Aqueous solubility of CA4 loaded in F127 PM

The aqueous solubility of CA4 loaded in F127 PM was determined by LC-MS/MS as described above except that lyophilized formulations were dissolved in dH2O (1 mL) to yield a theoretical concentration of 1 mg CA4/mL (data not shown) or 10 mg CA4/mL based on actual CA4 loading and diluted to yield CA4 concentrations within the range of the calibration curve. Average mg CA4/mL ± SD (n = 3 from the same batch) was compared by one way ANOVA with Dunnet’s post-test vs. F127 PM at 12.9 wt%.

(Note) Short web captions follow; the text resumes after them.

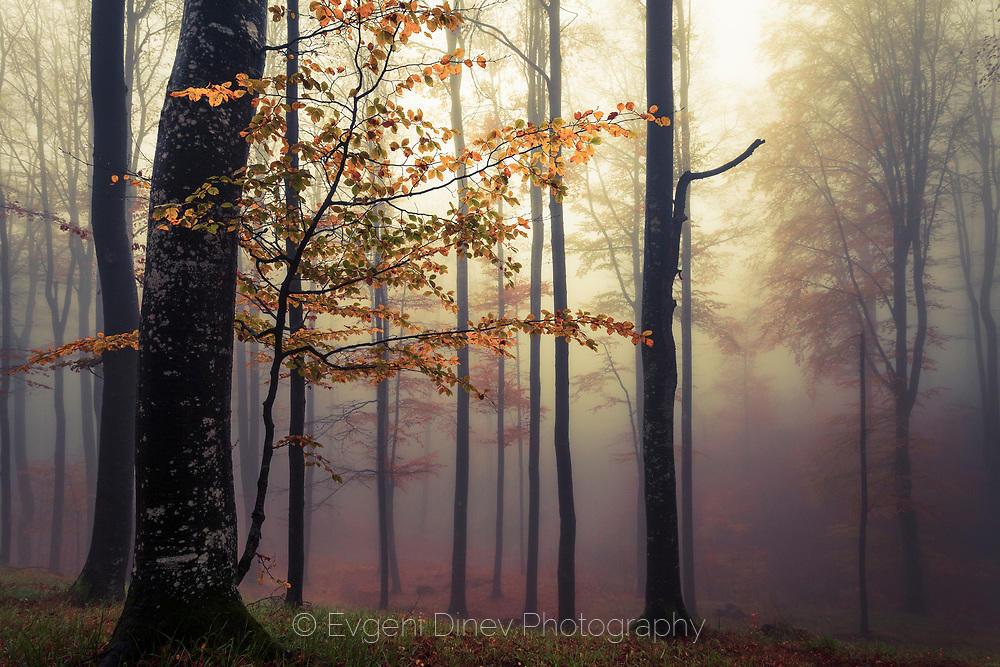 Цветна есенна гора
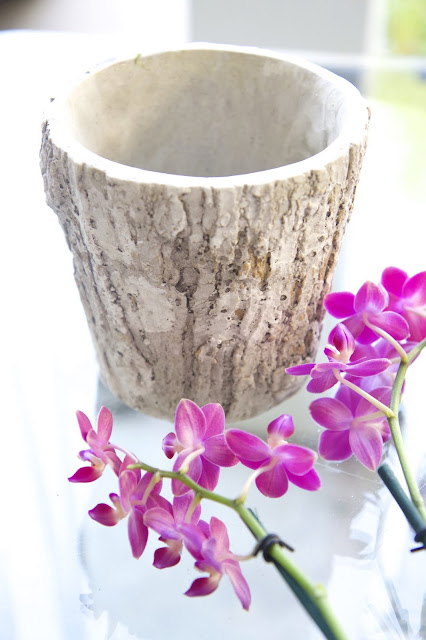 Faux Bois planter; How to Landscape an Orchid; Nora's Nest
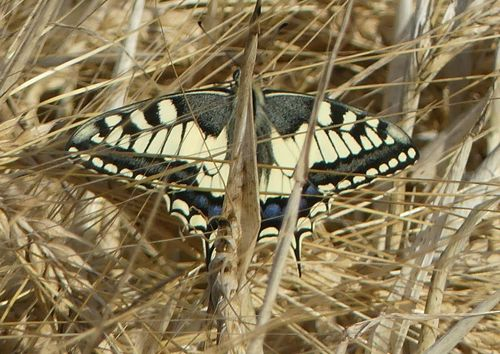 20190619_calnani_papilio_machaon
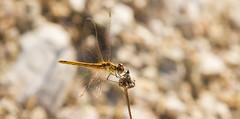 Expo - Libelinha - Dragonfly 3 (MetalDream) Tags: 2 canon is expo dragonfly 7d usm ef libelinha f4l 24105mm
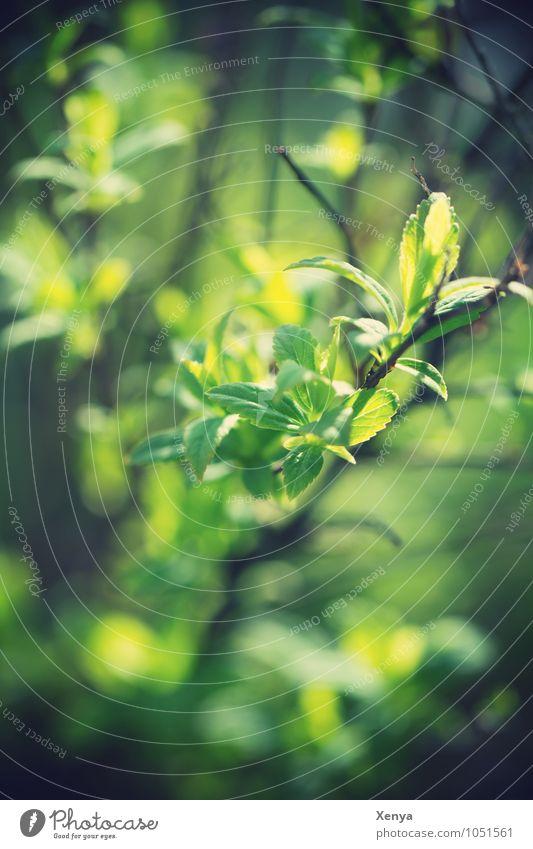 Zweig im Frühling Umwelt Natur Pflanze Sträucher Blatt Grünpflanze Garten grün leuchtend grün Sonnenstrahlen verträumt Frühlingsgefühle Außenaufnahme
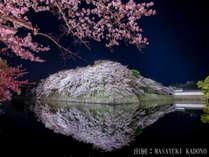 【彦根城の桜】夜はライトアップが行われます。例年見頃:3月下旬~4月中旬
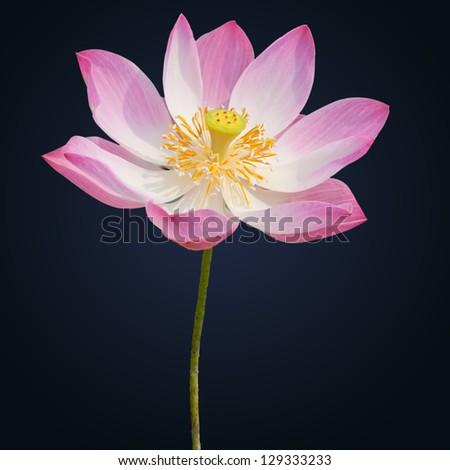 Indian lotus isolated on the black background - stock photo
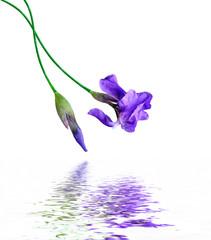 spring flowers  iris isolated on white background. beautiful flo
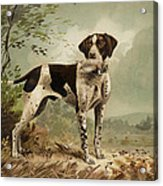 Hunting Dog Circa 1879 Acrylic Print by Aged Pixel
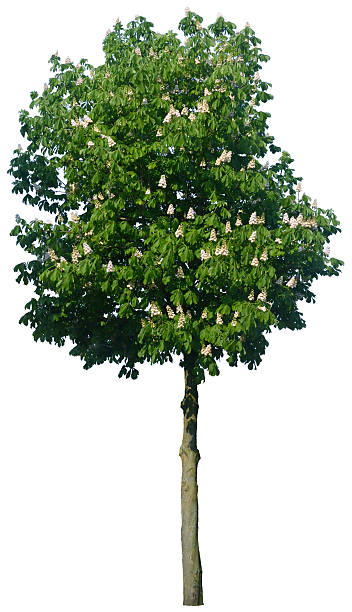 Aesculus hippocastanum 'Baumannii' or horse chestnut tree isolated on white stock photo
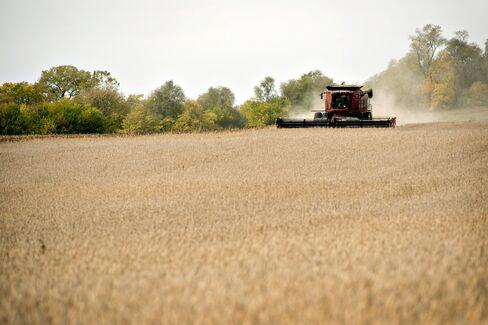 Fed Panel Warned of Farmland Bubble Amid Increasing Credit Risk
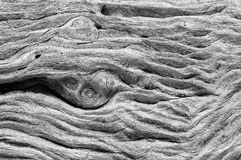 Swirling weathered wood grain Royalty Free Stock Photo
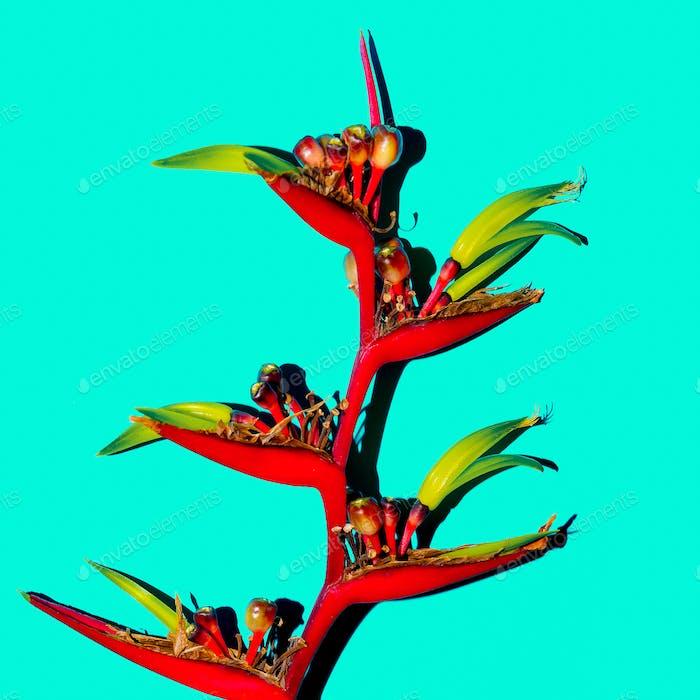 Tropical red flower on blue. Minimal fashion art design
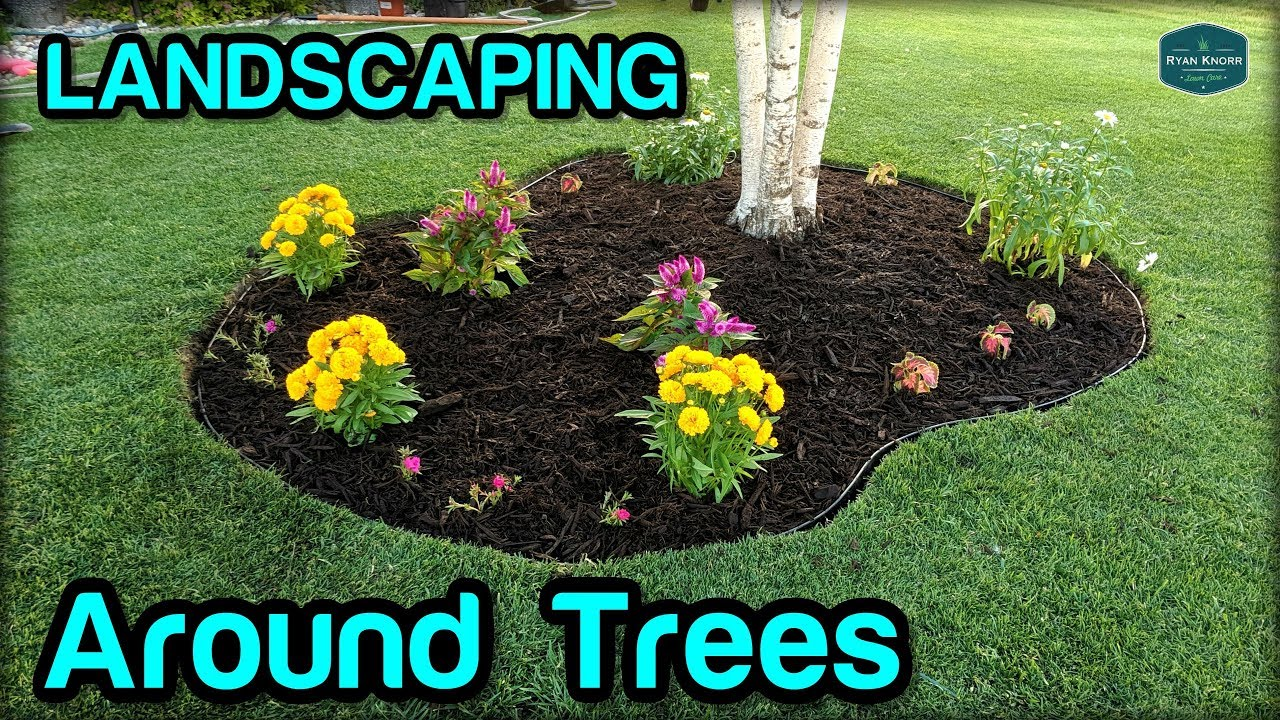 Landscaping Edging Mulching Around Trees Youtube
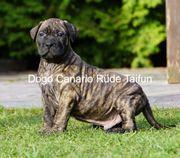 Kräftige Dogo Canario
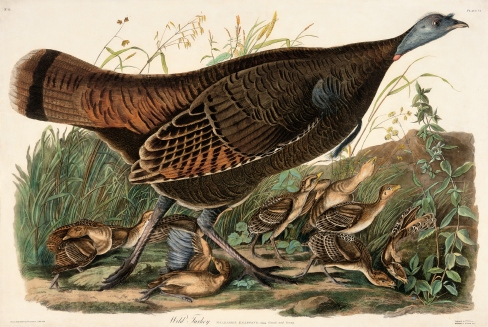"""Wild Turkey, female with young, #288 Stone Lithograph with original hand-coloring Approx. 7"""" x 10"""""""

Potency of loaded CA4 against HUVEC growth in vitro

The potency and cytotoxicity of CA4 against human umbilical vein endothelial cells (HUVEC) was determined by cell counting with trypan blue. HUVEC were grown and treated at 37°C, 5% CO2. CA4 was loaded in F127 PM or X-F127 PM at 22.9 wt% theoretical as described above or solubilized in dimethyl sulfoxide (DMSO Cell Culture Grade). CA4 stock solutions (400X) were prepared in PBS (F127 PM and X-F127 PM stock solutions were based on actual CA4 loading determined as described above and diluted in growth media (Vascular Cell Basal Medium plus VEGF [ATCC]) to form CA4 treatment solutions at 0, 5 nM, 50 nM, 100 nM, 5 µM, 5 µM, and 10 µM CA4. HUVEC (Passage 3, ATCC) were grown to confluence, plated in a 24-well plate (20,000 cells/well in 0.5 mL growth media), incubated for 24 h, then treated with CA4 by replacing growth media with CA4 treatment solutions (0.5 ml), incubating 4 h, replacing CA4 treatment solutions with fresh growth media (0.5 mL), and incubating an additional 24 h. HUVEC were then washed with PBS (1 mL, 3X), incubated with Accutase (0.5 mL) at 37°C for 10 min, resuspended in growth media (0.5 mL), pelleted (400 RCF, 10 min), resuspended in growth media (50 µL), diluted 1/1 with 0.2 % Trypan blue solution in PBS (50 µL), and the cell number and percent viability was determined (Cellometer Auto T4; Nexcelom Biosciences, Lawrence, MA). An average IC50 ± SEM (n=3 wells) was calculated by log [CA4] vs. %HUVEC growth inhibition (normalized to untreated HUVEC) using a variable slope (GraphPad Prism 6).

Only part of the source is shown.